Environmentalists have created a wonderful kind of natural aristocracy, and the wonderful thing about this aristocracy is that you don't have to do anything or even be lucky to join it; you just have to care; preferably pretend that you do.   And then you need to be able to hold protest signs, shake down your local politician and threaten anyone who doesn’t think like you.

They know better what to do with your time/money/energy than the unwashed masses.  Moreover, they deserve it, because they are the people that we have been waiting for. 

 Republicans consider Enviro-whackoism a violation of the American principle that you shouldn't stick your nose in other people's business except to make a buck.  Well, the environmentalists think that they need to take that buck so that they can afford to keep their noses in other people’s business.

Point 1: Patrick Moore, a co-founder of Greenpeace, the influential and once-responsible environmental group, has left Greenpeace because it has become an organ of left-wing extremism.  Moore quit the organization when, he said, “Greenpeace was hijacked by social and political activists.”  

“(Environmentalism today is) more about globalism and anti-capitalism than it is about science or ecology….”

Point 2: Goldman Sachs has lobbied extensively for the ‘cap and trade’ bill, and is well positioned to make billions. Goldman Sachs will be the conduit of exchange in which carbon credits will be transferred.   Each transaction of carbon credits will benefit Goldman Sachs.  

This is the definition of cronyism in which a business has unique access into writing law that benefit themselves. They are using a perceived hobgoblin for great gain.   The only requirement was to flood Washington with campaign cash.  

Point 3: Michael Moore has profited handsomely over the years by generating environmentalist, anti-capitalist, anti-materialist, anti-consumer propaganda.  But during recent court proceeding in his divorce, we find that Michael Moore has 9 homes valued at over $50 million. Recently he had purchased 3 adjoining condominiums in New York and combined them into one to sell for profit. I am not sure, but that sounds like capitalism to me. But it can’t be, because Mr.

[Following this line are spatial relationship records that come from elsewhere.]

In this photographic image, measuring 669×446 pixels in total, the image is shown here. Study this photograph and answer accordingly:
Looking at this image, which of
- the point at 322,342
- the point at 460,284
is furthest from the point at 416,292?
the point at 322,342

Moore has spent his entire life denouncing that sort of thing. And Mr. Moore certainly isn’t a big fat loudmouth hypocrite.  

“The novice environmentalist sees only the lofty and noble dream of a perfect physical environment. Then, headline after headline -- acid rain, global warming, the ozone hole, oil spills -- the environmentalist begins to harden. Negativity sets in. Perceptions change. There is a distinct shift toward seeing man as the systematic destroyer of the good, the systematic doer of evil.  The image of humanity changes.  A profound misanthropy develops -- and the environmentalist is unaware of it."